Meeting that challenge led to the development of a much smaller codon optimised factor 8 gene which when delivered to the liver by the virus harnessed the liver’s ability to produce clotting proteins in sufficient quantities.

Gaining US approval crowns a 10-year collaboration overseen by UCLB between Prof Nathwani and BioMarin, Biomarin licensed the technology and conducted clinical trials which led to the marketing authorisation in Europe and now the USA.

Richard Fagan is UCLB’s Director of BioPharm, and led on the licensing deal. He said:

“This news is a great example of industry and academic collaboration delivering real patient benefit. Roctavian, a one-time therapy, is a historic achievement, based on decades of research by Professor Amit Nathwani, his team, and scientific colleagues in the USA: first licensed by UCLB to the biotech company, BioMarin in 2013.”

Anne Lane, CEO, UCLB added: “I’m delighted that Roctavian, a gene therapy developed at UCL by Professor Amit Nathwani and his team, and licensed to BioMarin via UCLB, has today received FDA approval for the treatment of severe haemophilia A. The therapy has already been approved for use in Europe.
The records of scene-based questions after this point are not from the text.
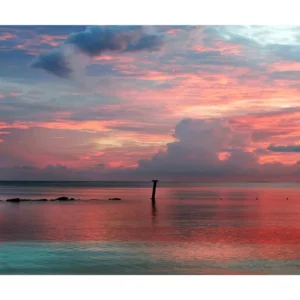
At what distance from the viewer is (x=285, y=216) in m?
21.0

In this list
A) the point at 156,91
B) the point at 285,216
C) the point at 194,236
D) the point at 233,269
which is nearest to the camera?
the point at 233,269

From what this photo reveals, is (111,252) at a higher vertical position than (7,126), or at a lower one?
lower

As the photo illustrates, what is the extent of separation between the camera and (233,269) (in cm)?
1001
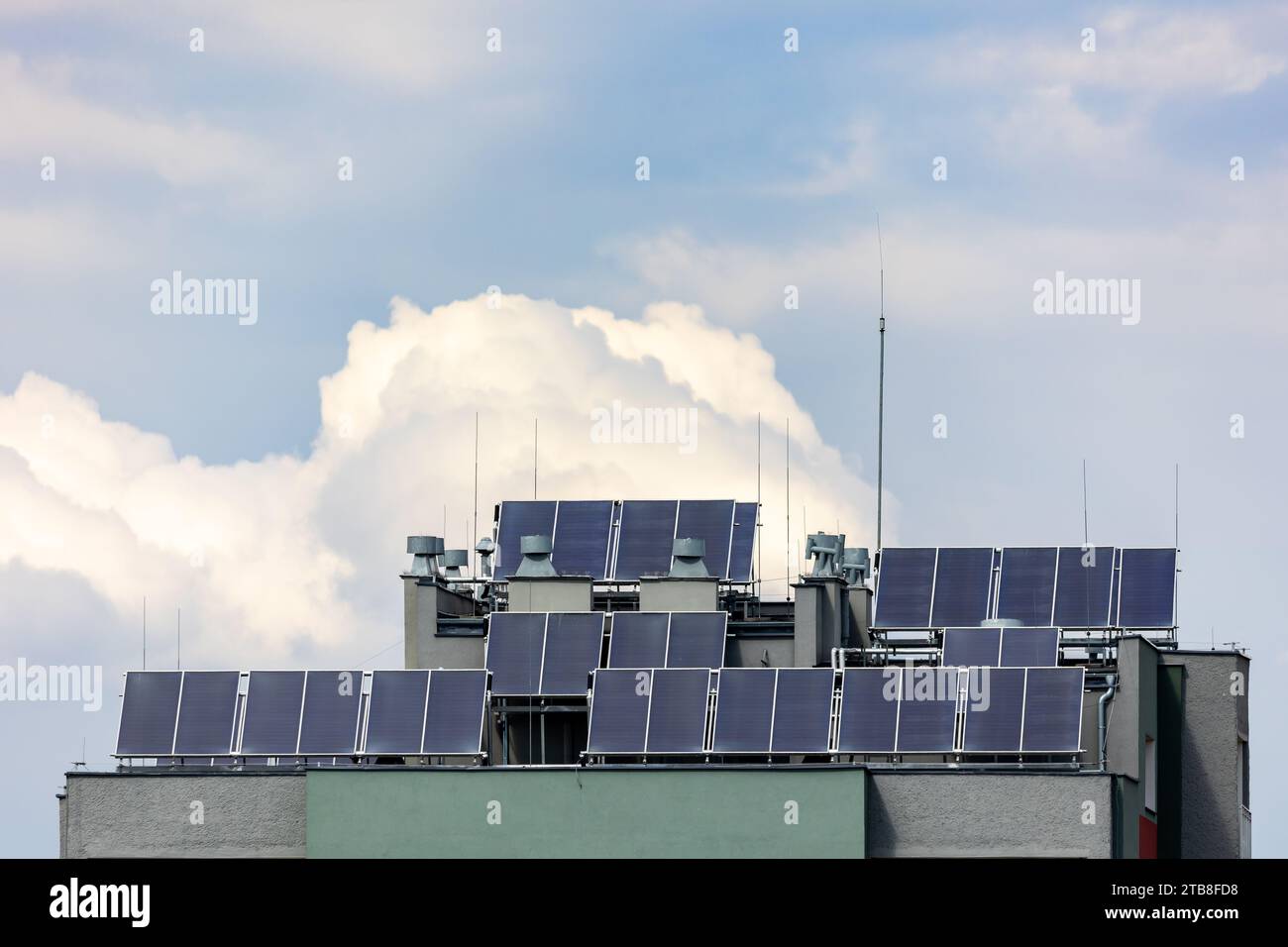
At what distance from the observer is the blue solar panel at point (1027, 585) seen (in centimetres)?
6381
This is a great step forward in the treatment of this disease and should bring significant benefit to patients. This development also demonstrates the enormous role research commercialisation and knowledge transfer has to play in addressing the global challenges we all share.”
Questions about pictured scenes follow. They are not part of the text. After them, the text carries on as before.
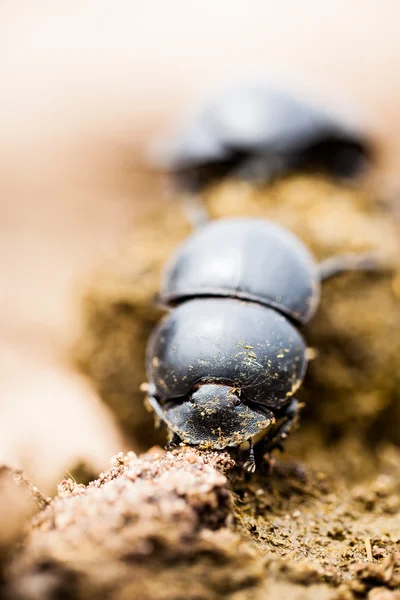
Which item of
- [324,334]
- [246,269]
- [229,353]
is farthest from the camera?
[324,334]

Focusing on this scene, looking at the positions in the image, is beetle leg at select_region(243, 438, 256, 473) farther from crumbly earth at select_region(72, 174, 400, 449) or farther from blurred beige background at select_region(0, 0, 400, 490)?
blurred beige background at select_region(0, 0, 400, 490)

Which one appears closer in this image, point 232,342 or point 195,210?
point 232,342

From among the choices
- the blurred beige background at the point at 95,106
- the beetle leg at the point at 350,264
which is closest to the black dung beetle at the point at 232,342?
the beetle leg at the point at 350,264

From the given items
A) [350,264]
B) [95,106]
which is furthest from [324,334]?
[95,106]

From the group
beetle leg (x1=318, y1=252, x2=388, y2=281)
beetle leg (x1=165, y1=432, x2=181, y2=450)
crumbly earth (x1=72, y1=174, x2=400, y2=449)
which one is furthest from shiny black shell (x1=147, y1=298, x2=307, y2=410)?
beetle leg (x1=318, y1=252, x2=388, y2=281)

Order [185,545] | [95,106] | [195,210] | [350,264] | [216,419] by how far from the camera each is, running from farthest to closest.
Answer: [95,106] < [195,210] < [350,264] < [216,419] < [185,545]

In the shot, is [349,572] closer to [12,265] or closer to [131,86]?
[12,265]

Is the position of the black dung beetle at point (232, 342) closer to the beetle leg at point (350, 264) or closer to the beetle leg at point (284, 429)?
the beetle leg at point (284, 429)

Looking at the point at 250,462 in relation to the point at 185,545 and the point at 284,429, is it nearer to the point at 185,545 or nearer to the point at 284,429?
the point at 284,429
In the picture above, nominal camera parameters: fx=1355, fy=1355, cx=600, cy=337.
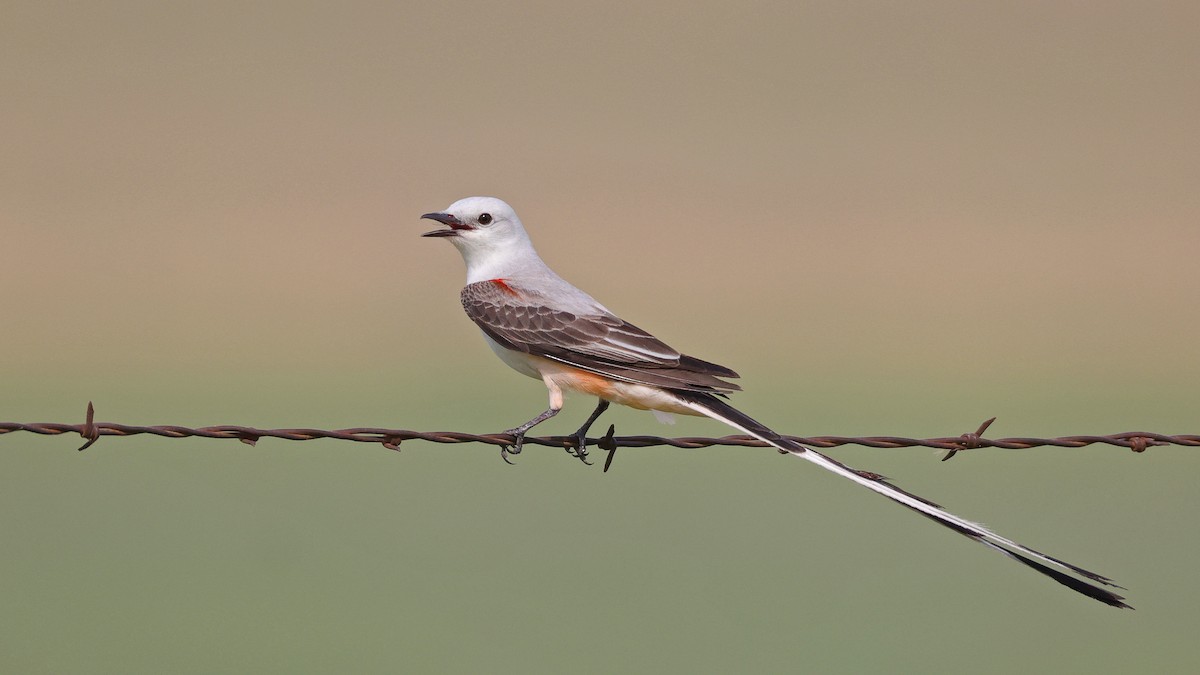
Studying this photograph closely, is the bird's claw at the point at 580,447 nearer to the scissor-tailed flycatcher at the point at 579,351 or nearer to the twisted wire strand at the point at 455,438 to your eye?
the scissor-tailed flycatcher at the point at 579,351

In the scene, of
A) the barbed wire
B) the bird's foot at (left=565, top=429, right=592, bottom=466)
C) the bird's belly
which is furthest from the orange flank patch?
the barbed wire

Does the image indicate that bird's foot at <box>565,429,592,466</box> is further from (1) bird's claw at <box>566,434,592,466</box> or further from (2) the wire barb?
(2) the wire barb

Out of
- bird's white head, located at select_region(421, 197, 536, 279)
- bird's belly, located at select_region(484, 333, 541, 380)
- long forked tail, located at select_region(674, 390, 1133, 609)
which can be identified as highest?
bird's white head, located at select_region(421, 197, 536, 279)

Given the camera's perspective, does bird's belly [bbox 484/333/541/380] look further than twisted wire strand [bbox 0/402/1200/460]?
Yes

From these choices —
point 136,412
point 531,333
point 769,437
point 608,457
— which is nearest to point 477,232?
point 531,333

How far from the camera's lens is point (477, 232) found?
700 cm

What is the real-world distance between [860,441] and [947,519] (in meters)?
0.45

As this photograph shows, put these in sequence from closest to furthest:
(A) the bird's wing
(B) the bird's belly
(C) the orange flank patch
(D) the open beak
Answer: (A) the bird's wing → (B) the bird's belly → (C) the orange flank patch → (D) the open beak

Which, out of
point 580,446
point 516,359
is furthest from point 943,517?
point 516,359

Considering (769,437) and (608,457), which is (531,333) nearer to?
(608,457)

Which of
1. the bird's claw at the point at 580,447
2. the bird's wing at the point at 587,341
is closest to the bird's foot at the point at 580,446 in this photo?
the bird's claw at the point at 580,447

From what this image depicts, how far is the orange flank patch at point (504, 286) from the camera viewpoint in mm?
6473

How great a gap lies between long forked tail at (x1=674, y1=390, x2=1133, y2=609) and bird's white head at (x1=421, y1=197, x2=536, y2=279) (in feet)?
6.56

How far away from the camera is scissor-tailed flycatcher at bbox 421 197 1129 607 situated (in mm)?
4977
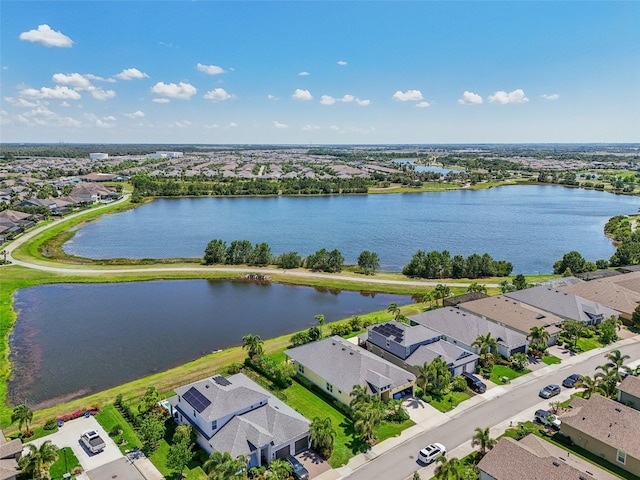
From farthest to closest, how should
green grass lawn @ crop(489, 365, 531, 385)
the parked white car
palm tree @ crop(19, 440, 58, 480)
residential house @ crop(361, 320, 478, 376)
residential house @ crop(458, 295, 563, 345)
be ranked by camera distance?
residential house @ crop(458, 295, 563, 345), residential house @ crop(361, 320, 478, 376), green grass lawn @ crop(489, 365, 531, 385), the parked white car, palm tree @ crop(19, 440, 58, 480)

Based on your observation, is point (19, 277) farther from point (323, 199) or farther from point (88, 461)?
point (323, 199)

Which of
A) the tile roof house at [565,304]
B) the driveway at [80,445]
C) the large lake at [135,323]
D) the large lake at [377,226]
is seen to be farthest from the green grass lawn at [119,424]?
the large lake at [377,226]

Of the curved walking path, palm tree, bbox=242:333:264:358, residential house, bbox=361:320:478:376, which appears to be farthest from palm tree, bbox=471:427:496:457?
the curved walking path

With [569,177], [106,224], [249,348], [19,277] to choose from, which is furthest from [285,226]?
[569,177]

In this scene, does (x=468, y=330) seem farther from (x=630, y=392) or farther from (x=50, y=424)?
(x=50, y=424)

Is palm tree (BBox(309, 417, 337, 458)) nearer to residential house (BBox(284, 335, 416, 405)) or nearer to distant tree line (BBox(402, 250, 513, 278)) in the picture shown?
residential house (BBox(284, 335, 416, 405))

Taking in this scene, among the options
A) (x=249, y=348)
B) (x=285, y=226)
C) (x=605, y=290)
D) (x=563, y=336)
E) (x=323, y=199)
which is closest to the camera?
(x=249, y=348)
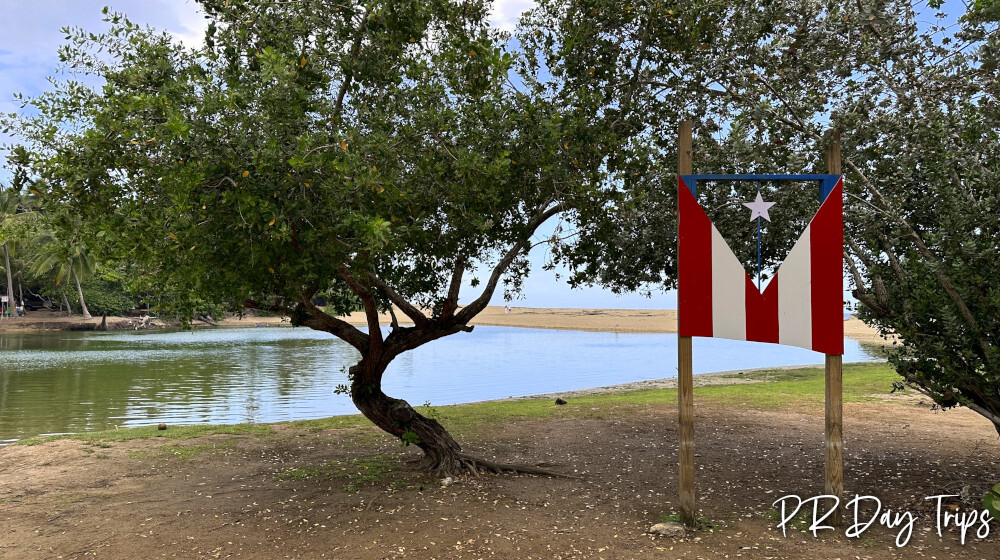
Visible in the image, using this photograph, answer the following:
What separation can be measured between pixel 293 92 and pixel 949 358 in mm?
7206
Professor Nathwani said: “It is humbling to be involved in the creation of the first gene therapy for patients with severe haemophilia A. Current treatment is effective but highly demanding requiring regular lifelong injections. Most severe haemophilia A patients suffer recurrent break-through bleeding into joints despite treatment that ultimately leads to disability and chronic pain. The approval of Roctavian, is an important and long-awaited advance that addresses the genetic cause of the condition. Roctavian is a one-time gene therapy that offers patients long term protection from bleeds and avoids the burden of regular infusions.”